**Exercise:** Your answer must consist of every line from the data below that includes the word "frames".

(Recorded information begins)

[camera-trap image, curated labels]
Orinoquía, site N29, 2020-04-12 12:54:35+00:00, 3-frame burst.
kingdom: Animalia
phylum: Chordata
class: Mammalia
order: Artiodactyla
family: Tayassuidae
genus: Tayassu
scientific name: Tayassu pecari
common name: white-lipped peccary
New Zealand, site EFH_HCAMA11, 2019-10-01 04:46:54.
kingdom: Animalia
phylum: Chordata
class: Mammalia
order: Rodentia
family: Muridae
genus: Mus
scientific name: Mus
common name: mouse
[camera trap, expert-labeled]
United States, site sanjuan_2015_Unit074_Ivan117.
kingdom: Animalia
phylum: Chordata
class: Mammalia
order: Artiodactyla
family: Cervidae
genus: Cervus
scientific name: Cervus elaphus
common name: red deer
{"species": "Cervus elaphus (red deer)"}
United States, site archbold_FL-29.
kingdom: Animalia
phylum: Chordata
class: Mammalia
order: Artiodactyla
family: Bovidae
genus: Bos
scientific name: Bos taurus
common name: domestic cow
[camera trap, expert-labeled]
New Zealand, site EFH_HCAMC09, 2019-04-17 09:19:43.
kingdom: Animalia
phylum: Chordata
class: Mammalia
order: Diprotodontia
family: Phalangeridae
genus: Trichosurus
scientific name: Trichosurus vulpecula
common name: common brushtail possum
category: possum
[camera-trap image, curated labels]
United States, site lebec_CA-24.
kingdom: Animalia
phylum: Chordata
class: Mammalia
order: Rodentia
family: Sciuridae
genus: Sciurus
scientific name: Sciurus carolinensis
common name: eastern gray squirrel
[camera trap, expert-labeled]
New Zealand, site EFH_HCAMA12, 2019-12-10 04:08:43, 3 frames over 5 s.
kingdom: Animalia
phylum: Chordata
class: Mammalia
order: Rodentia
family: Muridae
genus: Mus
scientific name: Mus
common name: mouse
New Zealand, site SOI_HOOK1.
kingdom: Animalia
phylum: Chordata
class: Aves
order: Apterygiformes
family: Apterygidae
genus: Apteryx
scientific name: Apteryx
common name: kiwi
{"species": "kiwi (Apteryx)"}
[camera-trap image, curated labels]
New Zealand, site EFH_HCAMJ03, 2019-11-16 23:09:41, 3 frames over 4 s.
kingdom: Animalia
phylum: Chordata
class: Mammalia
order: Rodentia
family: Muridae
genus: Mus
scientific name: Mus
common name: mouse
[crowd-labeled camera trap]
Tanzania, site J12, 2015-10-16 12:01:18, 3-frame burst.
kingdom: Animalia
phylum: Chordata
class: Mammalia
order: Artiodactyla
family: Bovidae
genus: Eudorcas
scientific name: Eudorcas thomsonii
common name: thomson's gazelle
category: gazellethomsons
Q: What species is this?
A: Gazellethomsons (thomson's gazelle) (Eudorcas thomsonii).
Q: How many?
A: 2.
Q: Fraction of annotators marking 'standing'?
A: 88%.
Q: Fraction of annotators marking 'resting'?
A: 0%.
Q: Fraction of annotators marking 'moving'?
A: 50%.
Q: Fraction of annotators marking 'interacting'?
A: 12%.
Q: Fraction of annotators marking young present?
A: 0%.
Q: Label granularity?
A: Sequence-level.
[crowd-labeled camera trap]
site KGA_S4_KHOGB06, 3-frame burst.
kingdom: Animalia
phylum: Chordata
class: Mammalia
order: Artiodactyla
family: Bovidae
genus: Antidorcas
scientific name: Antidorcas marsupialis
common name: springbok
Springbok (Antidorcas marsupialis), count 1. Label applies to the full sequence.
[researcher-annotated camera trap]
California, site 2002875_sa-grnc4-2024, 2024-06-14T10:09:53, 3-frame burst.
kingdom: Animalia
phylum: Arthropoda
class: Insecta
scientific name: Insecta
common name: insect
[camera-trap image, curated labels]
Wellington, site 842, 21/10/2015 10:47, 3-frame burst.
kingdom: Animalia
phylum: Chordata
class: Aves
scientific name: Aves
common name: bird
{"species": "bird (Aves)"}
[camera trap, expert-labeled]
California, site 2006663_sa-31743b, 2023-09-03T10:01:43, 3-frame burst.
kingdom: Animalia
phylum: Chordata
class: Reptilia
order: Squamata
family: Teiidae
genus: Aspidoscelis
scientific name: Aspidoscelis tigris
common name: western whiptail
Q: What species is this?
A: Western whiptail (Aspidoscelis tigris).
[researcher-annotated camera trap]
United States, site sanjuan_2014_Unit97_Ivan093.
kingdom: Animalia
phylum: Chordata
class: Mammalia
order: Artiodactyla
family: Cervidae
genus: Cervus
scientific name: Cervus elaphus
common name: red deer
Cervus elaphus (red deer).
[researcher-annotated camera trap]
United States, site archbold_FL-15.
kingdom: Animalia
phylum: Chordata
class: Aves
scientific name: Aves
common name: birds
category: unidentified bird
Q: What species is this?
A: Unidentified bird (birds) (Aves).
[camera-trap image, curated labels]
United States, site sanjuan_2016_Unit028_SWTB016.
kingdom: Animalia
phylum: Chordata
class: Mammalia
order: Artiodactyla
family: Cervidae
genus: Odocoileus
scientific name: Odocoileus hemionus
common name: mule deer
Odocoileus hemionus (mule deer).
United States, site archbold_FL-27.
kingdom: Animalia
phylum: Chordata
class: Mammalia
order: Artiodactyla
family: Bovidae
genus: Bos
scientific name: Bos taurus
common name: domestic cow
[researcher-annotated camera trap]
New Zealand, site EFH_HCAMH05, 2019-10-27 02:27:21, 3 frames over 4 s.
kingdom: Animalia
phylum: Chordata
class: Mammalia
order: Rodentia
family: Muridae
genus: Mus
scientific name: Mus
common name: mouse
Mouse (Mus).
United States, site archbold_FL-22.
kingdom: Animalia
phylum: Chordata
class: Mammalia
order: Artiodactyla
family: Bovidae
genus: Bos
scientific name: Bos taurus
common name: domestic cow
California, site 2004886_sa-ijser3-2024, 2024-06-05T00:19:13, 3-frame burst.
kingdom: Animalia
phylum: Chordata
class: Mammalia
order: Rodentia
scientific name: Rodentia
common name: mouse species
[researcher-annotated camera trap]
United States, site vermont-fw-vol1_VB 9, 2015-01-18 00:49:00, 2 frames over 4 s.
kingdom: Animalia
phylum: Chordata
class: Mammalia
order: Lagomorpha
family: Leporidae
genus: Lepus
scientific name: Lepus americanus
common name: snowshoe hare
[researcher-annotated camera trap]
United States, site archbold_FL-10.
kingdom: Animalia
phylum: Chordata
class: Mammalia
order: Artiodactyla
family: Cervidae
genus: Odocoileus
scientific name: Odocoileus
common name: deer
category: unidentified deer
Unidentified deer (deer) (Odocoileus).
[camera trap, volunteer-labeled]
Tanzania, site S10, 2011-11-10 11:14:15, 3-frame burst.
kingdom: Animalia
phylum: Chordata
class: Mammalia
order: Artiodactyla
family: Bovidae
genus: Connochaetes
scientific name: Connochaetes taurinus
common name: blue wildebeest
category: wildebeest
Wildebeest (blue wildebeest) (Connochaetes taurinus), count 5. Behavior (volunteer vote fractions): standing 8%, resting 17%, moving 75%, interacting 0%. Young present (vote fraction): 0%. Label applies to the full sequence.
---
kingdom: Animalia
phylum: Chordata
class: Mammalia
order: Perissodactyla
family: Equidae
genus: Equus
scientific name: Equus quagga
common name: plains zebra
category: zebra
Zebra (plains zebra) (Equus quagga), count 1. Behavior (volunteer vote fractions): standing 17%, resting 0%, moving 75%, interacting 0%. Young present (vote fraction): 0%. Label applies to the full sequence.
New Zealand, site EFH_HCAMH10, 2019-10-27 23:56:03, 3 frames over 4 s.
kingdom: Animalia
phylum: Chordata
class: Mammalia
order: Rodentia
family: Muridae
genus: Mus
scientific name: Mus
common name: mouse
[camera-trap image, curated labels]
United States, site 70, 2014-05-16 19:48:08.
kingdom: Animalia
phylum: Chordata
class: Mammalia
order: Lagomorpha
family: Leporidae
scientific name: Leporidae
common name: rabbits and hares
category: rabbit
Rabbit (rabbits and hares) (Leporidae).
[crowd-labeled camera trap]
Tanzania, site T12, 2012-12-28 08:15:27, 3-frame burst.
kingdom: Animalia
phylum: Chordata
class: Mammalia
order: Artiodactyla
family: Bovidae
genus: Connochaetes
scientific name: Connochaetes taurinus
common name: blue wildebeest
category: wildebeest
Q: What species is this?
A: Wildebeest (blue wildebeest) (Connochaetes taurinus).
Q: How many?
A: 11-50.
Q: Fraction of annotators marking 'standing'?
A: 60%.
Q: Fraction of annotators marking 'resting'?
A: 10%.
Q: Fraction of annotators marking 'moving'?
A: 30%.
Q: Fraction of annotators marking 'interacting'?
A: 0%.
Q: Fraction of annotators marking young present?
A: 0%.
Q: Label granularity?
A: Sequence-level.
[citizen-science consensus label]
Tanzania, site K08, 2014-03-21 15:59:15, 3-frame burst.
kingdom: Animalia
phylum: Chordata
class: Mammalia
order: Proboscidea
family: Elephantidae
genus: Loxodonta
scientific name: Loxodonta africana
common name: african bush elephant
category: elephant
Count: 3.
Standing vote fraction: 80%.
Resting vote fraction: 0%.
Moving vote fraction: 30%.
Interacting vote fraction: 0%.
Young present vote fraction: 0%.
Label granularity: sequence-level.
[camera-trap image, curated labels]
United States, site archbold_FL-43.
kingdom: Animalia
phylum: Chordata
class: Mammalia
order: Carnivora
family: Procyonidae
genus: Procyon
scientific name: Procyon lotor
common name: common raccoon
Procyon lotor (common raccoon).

(Recorded information ends)

**Expected answer:**
New Zealand, site EFH_HCAMA12, 2019-12-10 04:08:43, 3 frames over 5 s.
New Zealand, site EFH_HCAMJ03, 2019-11-16 23:09:41, 3 frames over 4 s.
New Zealand, site EFH_HCAMH05, 2019-10-27 02:27:21, 3 frames over 4 s.
United States, site vermont-fw-vol1_VB 9, 2015-01-18 00:49:00, 2 frames over 4 s.
New Zealand, site EFH_HCAMH10, 2019-10-27 23:56:03, 3 frames over 4 s.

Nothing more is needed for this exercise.